Challenge A:
Based on the forum post about spark-submit below, decide whether each statement agrees with it. For each, answer yes or no and quote the deciding words: (i) The project is run with the command spark-submit main.py. (ii) The logic function sits in the utility.py file. (iii) A post the asker found suggests zipping the src folder and passing it with --py-files.

Start of Quoted text

Search code examples
pythonapache-sparkpysparkproject-structuremodular

Pyspark: Is it required to pass additional modules as --py-files argument in a project


I am creating a pyspark application which is modular in nature. My code struture is like:

├── main.py
├── src
│   ├── __init__.py
│   ├── jobs
│   │   ├── __init__.py
│   │   └── logic.py
│   └── utils
│       ├── __init__.py
│       └── utility.py

My start script is main.py which in turn call logic function in the logic.py file.

I am running my project like spark-submit main.py

My question is do i need to mention other .py files in the spark-submit command or they automaticlly get imported.

I come accross a post which mention to zip the src folder and pass it as argument in --py-files.

Which is the right way?

Should i keep the current structure and run code from main.py like i do.?

Is there any difference in these two ways? (logical and performance wise)

End of Quoted text
Start of Records to use

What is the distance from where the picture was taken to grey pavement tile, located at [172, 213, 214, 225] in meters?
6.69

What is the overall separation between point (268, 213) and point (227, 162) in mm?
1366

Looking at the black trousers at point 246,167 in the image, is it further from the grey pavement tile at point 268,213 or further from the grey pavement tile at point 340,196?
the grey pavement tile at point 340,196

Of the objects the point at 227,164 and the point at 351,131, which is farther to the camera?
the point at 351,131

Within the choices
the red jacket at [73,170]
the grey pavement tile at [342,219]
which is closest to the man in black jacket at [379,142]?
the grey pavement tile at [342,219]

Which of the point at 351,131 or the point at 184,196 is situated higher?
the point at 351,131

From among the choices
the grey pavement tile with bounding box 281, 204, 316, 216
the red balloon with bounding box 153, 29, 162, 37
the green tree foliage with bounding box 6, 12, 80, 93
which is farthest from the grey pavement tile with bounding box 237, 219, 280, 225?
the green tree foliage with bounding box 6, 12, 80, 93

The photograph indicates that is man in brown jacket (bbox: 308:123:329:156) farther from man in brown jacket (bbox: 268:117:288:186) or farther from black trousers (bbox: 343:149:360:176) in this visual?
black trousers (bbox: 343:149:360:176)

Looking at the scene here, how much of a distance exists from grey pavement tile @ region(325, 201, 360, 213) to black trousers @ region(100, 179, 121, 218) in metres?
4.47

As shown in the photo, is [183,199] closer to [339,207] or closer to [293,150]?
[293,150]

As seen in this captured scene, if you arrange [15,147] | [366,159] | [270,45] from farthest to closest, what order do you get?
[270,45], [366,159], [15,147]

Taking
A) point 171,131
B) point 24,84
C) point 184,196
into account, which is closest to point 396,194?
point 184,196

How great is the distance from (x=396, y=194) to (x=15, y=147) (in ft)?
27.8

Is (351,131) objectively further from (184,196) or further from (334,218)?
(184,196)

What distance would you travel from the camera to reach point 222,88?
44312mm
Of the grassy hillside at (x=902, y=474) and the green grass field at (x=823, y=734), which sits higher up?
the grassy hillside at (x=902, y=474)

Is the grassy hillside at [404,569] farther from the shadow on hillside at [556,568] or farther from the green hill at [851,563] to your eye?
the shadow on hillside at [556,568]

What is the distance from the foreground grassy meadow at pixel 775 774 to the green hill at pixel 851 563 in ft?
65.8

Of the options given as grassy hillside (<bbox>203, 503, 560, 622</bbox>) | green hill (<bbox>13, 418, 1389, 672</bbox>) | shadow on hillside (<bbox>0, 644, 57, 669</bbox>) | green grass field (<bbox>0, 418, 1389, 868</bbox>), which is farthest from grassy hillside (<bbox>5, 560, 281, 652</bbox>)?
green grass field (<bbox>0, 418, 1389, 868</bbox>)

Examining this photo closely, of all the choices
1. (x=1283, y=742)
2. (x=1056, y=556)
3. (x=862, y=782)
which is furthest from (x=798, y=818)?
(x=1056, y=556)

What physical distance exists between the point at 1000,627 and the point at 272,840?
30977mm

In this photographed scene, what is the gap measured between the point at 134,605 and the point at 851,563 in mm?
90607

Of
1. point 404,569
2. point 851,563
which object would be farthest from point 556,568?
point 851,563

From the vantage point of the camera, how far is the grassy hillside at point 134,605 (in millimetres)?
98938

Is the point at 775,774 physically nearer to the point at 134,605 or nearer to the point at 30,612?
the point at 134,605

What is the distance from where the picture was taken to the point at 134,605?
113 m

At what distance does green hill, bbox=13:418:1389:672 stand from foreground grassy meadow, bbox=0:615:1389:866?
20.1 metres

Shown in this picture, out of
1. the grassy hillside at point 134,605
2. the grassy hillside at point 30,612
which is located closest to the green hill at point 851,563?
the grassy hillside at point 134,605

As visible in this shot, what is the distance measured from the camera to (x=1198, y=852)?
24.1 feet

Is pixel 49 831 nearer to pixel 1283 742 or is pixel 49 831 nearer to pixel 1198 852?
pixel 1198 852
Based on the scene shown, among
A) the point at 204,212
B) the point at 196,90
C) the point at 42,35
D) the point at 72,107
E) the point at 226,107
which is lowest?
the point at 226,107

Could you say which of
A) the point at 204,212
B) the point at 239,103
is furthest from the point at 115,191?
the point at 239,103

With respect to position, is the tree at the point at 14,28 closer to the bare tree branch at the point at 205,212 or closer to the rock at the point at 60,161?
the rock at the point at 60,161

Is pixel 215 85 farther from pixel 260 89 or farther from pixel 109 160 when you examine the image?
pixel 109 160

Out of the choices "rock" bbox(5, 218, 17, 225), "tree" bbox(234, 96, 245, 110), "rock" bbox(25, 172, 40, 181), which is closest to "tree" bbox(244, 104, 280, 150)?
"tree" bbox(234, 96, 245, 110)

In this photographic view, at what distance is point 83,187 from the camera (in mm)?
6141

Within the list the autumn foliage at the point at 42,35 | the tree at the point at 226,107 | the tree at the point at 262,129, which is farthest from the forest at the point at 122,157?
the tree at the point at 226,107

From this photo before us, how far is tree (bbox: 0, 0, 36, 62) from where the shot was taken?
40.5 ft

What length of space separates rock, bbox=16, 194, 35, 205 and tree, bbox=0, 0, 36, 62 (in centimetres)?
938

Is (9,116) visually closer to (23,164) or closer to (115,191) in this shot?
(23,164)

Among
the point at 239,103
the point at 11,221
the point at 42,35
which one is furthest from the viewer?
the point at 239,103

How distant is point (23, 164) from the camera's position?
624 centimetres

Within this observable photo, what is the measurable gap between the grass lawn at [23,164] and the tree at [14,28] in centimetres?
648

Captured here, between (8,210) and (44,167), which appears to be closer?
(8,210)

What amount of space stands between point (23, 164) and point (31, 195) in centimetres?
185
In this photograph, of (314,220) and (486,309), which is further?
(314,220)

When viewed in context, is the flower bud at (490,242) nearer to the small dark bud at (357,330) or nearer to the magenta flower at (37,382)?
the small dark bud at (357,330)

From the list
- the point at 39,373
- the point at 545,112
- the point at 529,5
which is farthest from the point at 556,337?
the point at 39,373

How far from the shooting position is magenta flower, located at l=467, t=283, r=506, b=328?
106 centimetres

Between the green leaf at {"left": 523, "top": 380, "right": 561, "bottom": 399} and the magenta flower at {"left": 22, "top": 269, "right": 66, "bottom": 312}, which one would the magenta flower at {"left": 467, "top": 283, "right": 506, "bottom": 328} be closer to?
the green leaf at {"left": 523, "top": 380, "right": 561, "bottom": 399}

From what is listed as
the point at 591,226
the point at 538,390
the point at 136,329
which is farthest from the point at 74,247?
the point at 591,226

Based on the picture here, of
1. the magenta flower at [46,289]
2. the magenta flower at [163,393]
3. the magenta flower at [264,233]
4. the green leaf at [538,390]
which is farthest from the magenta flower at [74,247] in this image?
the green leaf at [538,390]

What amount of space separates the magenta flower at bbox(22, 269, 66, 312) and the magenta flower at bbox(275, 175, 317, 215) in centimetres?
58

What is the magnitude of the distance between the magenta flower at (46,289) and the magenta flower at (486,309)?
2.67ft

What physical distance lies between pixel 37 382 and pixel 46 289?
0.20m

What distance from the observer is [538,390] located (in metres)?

End of Records to use

Challenge B:
Count the lines of the records above that contain the word "grey", and give only the number.

Task response A:
(i) Yes: "I am running my project like spark-submit main.py"
(ii) No: "call logic function in the logic.py file"
(iii) Yes: "zip the src folder and pass it as argument in --py-files"

Task response B:
8